KARACHI: International Monetary Fund (IMF) has asked Pakistan to establish a national tax commission for enhancing the efforts of revenue mobilization.
In its country report on Pakistan, IMF said that the commission or a coordination committee would help coordinate aspects of tax policy and administration across provinces and layers of the government.
IMF report said that there is considerable scope to increase efficiency, flexibility, and responsiveness of the fiscal framework by the next National Finance Commission (NFC), although stakeholders’ views on these matters differ.

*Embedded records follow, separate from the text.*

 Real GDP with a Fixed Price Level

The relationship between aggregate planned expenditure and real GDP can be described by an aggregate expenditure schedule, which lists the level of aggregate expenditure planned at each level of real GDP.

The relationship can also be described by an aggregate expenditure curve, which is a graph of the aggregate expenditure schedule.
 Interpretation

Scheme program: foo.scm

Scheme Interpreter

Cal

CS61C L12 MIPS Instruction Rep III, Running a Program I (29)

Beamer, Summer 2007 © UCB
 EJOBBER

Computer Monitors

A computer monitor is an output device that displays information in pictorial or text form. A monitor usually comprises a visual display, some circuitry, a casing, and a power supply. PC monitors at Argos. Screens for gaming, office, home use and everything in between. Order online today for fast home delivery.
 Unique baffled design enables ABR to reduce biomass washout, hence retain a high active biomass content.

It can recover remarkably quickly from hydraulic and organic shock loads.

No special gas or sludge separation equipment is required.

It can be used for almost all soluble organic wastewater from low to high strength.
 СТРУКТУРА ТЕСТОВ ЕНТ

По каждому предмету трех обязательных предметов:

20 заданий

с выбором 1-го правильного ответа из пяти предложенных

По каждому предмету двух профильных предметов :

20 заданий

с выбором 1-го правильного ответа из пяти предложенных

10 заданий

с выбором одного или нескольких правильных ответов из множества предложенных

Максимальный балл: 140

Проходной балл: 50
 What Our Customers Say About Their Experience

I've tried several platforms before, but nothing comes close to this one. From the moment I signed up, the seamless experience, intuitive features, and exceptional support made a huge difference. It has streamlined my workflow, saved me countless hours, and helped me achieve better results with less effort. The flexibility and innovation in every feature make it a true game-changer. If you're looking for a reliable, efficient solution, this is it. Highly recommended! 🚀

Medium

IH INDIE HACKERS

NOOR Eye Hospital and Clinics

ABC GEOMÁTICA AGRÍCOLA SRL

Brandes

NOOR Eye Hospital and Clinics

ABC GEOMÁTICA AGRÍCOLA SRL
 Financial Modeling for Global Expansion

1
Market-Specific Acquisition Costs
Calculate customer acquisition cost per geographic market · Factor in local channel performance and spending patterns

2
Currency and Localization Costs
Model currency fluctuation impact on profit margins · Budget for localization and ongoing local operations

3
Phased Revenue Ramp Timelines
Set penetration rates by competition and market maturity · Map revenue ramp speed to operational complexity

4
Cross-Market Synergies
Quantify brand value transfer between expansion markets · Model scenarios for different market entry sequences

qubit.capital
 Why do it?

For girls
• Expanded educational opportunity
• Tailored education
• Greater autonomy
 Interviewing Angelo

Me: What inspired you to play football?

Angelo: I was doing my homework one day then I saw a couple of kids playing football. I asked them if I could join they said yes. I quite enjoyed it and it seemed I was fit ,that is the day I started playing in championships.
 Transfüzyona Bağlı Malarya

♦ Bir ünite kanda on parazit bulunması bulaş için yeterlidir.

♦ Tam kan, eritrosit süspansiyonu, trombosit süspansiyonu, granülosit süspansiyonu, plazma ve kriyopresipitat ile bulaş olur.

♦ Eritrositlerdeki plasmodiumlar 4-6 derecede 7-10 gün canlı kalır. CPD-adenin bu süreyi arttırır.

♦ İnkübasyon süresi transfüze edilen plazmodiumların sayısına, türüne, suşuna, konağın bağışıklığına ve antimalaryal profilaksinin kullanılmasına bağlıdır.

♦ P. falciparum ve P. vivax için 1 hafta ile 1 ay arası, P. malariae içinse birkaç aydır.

In this context, IMF advised that effective mechanisms for fiscal discipline and coordinating the fiscal stance, for example, a technocratic fiscal council or alternative body to develop and agree on broad fiscal rules for all levels of governments, would help improve macroeconomic management.
Flexibility of the framework could be improved by establishing a jointly funded contingency fund aimed at absorbing large and unexpected shocks to expenditure of national importance.
Macroeconomic risks from federal borrowing could be reduced by narrowing the vertical imbalance, for example, through assumption of additional expenditure responsibilities by the provinces or a burden-sharing arrangement with respect to joint areas of responsibility.
Finally, continued improvement of PFM frameworks at both provincial and local government levels will be critical to ensure adequate efficiency of public expenditure and to reduce regional disparities in the provision of quality public services.